Haskell, The Hard Sell

by Edward Z. Yang

Last week I talked about how we replaced a small C program with an equivalent piece of Haskell code. As much as I'd like to say that we deployed the code and there was much rejoicing and client side caching, the real story is a little more complicated than that. There were some really good questions that we had to consider:

  1. How many maintainers at any given time know the language? The Scripts project is student-run, and has an unusually high turnover rate: any given maintainer is only guaranteed to be around for four to five years (maybe a little longer if they stick around town, but besides a few notable exceptions, most people move on after their time as a student). This means at any given point we have to worry about whether or not the sum knowledge of the active contributors is enough to cover all facets of the system, and facility in a language is critical to being able to administrate the component effectively (students we are, we frequently don both the sysadmin and developer hats). In a corporate setting, this is less prominent, but it still plays a factor: employees switch from one group to another and eventually people leave or retire. We have two current maintainers who are fairly fluent in Haskell. The long-term sustainability of this approach is uncertain, and hinges on our ability to attract prospective students who know or are interested in learning Haskell; in the worst case, people may crack open the code, say "what the fuck is this" and rewrite it in another language.

  2. How many maintainers at any given time feel comfortable hacking in the language? While superficially similar to the first point, it's actually quite different; posed differently, it's the difference between "can I write a full program in this language" and "can I effectively make changes to a program written in this language." At a certain level of fluency, a programmer picks up a special feat: the ability to look at any C/Fortran derived language and lift any knowledge they need about the syntax from the surrounding code. It's the difference between learning syntax, and learning a new programming paradigm. We may not be simultaneously Python/Perl/PHP/Java/Ruby/C experts, but the lessons in these languages carry over to one another, and many of us have working "hacker" knowledge in all of them. But Haskell is different: it's lineage is among that of Lisp, Miranda and ML, and the imperative knowledge simply does not translate. One hopes that it's still possible to tell what any given chunk of Haskell code does, but it's a strictly read-only capability.

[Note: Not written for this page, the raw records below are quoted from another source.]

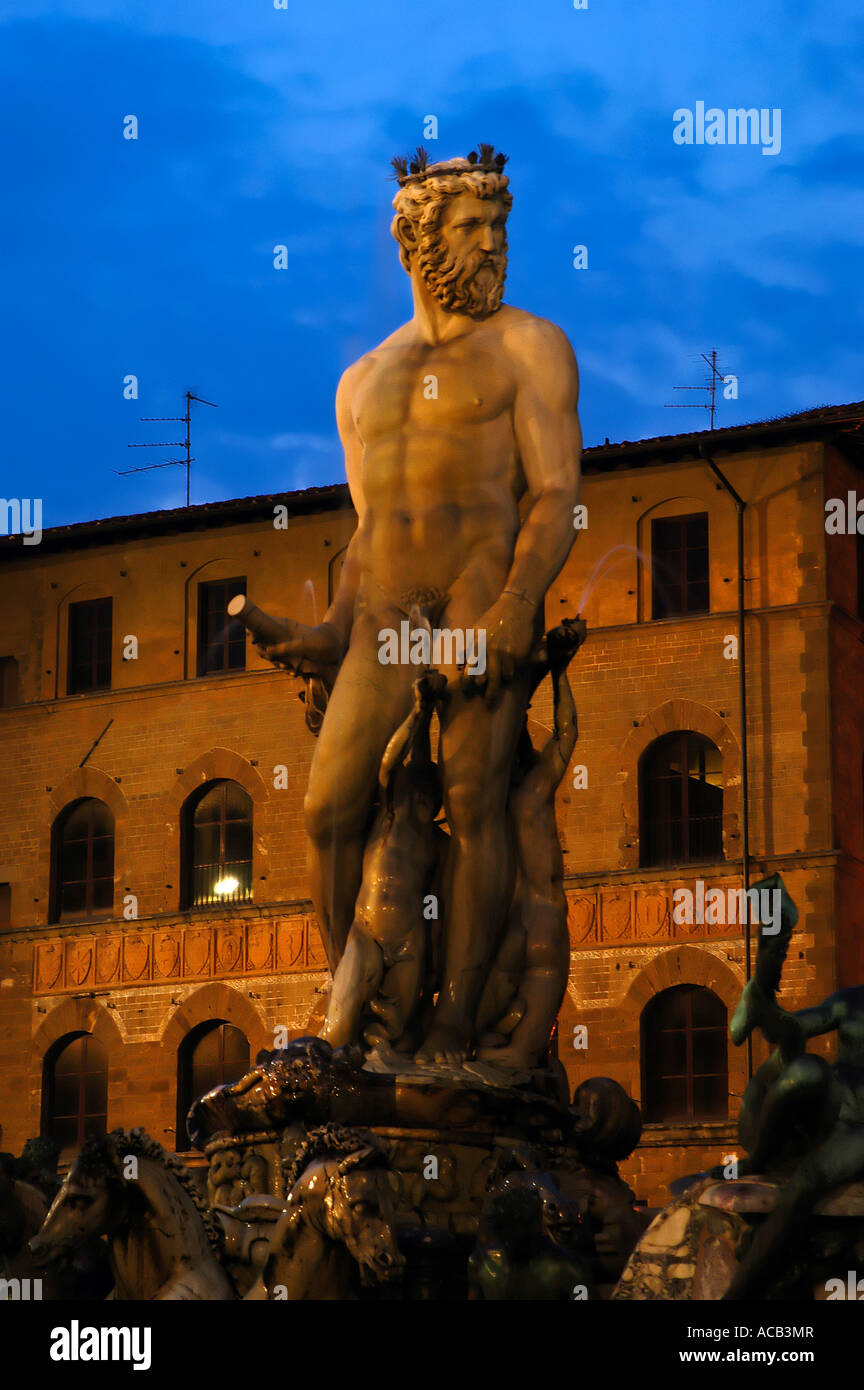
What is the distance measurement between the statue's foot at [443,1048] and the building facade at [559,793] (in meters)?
25.2

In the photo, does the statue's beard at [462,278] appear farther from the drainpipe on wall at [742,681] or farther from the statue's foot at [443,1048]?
the drainpipe on wall at [742,681]

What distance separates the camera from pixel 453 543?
1119 centimetres

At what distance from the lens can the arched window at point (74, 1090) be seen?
135ft

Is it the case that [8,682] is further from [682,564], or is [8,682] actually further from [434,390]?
[434,390]

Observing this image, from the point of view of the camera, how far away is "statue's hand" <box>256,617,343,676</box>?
11.3 metres

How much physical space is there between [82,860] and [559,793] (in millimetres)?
8165

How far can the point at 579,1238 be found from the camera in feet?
29.6

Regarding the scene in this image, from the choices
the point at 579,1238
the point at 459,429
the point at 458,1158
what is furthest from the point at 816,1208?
the point at 459,429

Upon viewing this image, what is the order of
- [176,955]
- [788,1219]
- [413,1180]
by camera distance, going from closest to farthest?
1. [788,1219]
2. [413,1180]
3. [176,955]

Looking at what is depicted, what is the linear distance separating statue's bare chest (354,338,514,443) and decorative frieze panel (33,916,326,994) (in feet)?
93.6

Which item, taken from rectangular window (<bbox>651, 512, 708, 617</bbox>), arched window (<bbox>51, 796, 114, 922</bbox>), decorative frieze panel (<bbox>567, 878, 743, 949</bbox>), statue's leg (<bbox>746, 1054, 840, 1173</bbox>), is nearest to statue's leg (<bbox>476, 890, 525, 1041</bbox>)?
statue's leg (<bbox>746, 1054, 840, 1173</bbox>)

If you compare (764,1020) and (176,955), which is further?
(176,955)

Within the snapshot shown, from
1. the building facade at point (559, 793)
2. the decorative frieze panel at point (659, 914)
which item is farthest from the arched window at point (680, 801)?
the decorative frieze panel at point (659, 914)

  3. Who else uses it? For one of the team members, migrating from Subversion to Git was a pretty hard sell, but at this point, minus the missing infrastructure for doing the migration properly, he's basically been convinced that this is the right way forward. One of the big reasons this was ok, though, was because they were able to list of projects (Linux, our kernel; AFS, our filesystem; Fedora, our distro) that they used regularly that also used Git. We can't say the same for Haskell: the "big" open-source high-visibility applications in Haskell are Xmonad and Darcs, of which many people have never used. As a student group, we have far more latitude to experiment with new technology, but lack of ubiquity means greater risk, and corporations are allergic to that kind of risk.

  4. Is the ecosystem mature? Internally, we've given the Ruby maintainers and packagers a lot of flak for a terrible record at backwards compatibility (one instance left us unable to globally update our Rails instances because the code would automatically break the site if it detected a version mismatch). You see a little bit of the same in Haskell: static-cat doesn't actually build on a stock Fedora 11 server with the default packages installed, due to an old version of the cgi module that uses the Exception backwards compatibility wrapper and thus is incompatible with the rest of the exception handling code in the program. Further investigation reveals that the cgi module is not actually being actively maintained, and the Fedora cabal2spec script is buggy. I've personally had experiences of coming back to some Haskell code with up-to-date libraries from Hackage and finding that API drift has made my code not compile anymore. Cabal install refuses to upgrade all of your packages in one go.

    There are many ways to work around this. A mitigating factor is that once you've compiled a Haskell program, you don't have to worry about package composition anymore. Workarounds include rewriting our code to be forwards and backwards compatible, doing stupid Fedora packaging tricks to make both versions of cgi live on our servers, convincing upstream that they really want to take the new version, or maintaining a separate system wide cabal install. But it's not ideal, and it makes people wonder.

I'm quite blessed to be working in an environment where the first point is really the point. Can we introduce Haskell into the codebase and expect to be able to maintain it in the long run? There'll always be C hackers on the team (or at least, there better be; some of our most important security properties are wrapped up in a patch to a kernel module), but will there always be Haskell hackers on the team? There's no way to really know the answer to the question.

I personally remain optimistic. It's an experiment, and you're not going to get any better chance to make this happen than in this environment. The presence of Haskell code may attract contributors to the project that may not have been originally drawn by the fact that, down beneath it all, we're a "gratis shared web hosting provider" for our community. Haskell seems singularly aligned to be the language to break into mainstream (sorry Simon!) And when was there ever any innovation without a little risk?